Le rassemblement des associations concernées par l’autisme, œuvrant pour la reconnaissance de l’autisme comme trouble neuro-développemental au sein du « collectif autisme » s’est révélé un élément décisif dans l’attribution du label « Grande cause nationale ».

Les premières rencontres parlementaires sur l’autisme, organisées le 12 janvier à l’Assemblée Nationale ont marqué un premier temps fort dans cette année importante.
Elles ont réunis des parlementaires, les autorités de santés, des ministres, des chercheurs, des spécialistes du sujet et des représentants du monde associatif.

Elles ont permit de faire un état des lieux sur le besoin d’un diagnostique précoce de l’autisme, sa prise charge adaptée, la scolarisation des enfants, les parcours de vie, les difficultés de la recherche, le financement des structures ou encore le bilan du plan autisme 2008-2010.
L’accent a été mis particulièrement sur le choix des mots pour parler d’une personne handicapée qui est toujours définie par ce qui lui manque et ses déficiences, plutôt que par ses potentialités.

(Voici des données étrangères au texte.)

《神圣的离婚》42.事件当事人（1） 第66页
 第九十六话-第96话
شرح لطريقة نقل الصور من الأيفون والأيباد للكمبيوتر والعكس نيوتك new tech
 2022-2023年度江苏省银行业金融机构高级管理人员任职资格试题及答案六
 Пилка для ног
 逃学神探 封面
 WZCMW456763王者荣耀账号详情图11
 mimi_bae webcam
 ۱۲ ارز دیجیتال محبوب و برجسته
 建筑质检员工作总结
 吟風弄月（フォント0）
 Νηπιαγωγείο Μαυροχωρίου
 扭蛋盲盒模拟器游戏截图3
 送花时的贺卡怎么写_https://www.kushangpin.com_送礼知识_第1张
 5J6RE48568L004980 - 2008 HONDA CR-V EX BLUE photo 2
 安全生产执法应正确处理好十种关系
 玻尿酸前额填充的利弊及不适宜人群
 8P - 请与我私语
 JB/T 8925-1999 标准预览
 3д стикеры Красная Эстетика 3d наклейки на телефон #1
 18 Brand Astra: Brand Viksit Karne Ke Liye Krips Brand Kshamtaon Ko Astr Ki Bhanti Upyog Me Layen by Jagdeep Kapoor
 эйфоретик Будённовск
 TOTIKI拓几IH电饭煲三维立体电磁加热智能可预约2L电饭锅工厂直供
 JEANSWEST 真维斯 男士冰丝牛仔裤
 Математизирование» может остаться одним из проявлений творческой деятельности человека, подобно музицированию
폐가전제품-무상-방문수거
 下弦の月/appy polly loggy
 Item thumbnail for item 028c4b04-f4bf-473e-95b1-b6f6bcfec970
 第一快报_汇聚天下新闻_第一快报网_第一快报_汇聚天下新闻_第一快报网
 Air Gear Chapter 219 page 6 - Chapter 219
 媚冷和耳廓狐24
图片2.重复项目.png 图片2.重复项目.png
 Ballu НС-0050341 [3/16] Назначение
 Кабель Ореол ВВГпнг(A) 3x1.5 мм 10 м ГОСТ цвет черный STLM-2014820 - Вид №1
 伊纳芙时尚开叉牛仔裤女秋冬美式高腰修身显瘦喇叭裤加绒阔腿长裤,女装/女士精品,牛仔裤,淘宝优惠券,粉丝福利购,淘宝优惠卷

Le besoin de formation de tous les professionnels qui travaillent auprès des personnes avec autisme, aussi bien au niveau initial qu’en formation continue a été le leitmotiv de ces rencontres : en effet les recommandations de bonnes pratiques pour la prise en charge de ce handicap sont encore trop peu appliquées sur le terrain. Et si tout le monde s’entend sur la nécessité d’un diagnostique précoce, celui-ci resterait vain si l’accompagnement qui doit lui succéder s’avère inadéquat.

Au niveau du financement des structures d’accueil, un grand travail reste à accomplir dans la simplification et l’attribution des compétences entre État, Régions et Départements. Des pistes on aussi évoquées au sujet de la réorientation de budgets qui pourraient être attribués à des prises en charges plus efficaces.

Le sujet de la Recherche a lui aussi été abordé lors d’une table ronde qui réunissait entre autre Thomas Bourgeron de l’Institut Pasteur et Catherine Barthélémy de l’équipe INSERM du CHU de Tours. Ils ont évoqué les difficultés à attirer de jeunes chercheurs dans le domaine de l’autisme à cause du manque de moyens alors que les avancées ont été très importantes ces dernières années et qu’il existe d’immenses potentialités Françaises. Ils ont ont aussi insisté sur la nécessité de développer la recherche appliquée avec des jeunes praticiens de terrain afin de tirer des résultats de la recherche fondamentale, notamment au moment de l’installation du handicap, entre la naissance et les 18 premiers mois de vie, et pendant la période déterminante de l’adolescence.

La Fondation Orange, qui soutient la cause de l’autisme depuis 20 ans, se réjouit de l’attribution du label « Grande Cause Nationale ».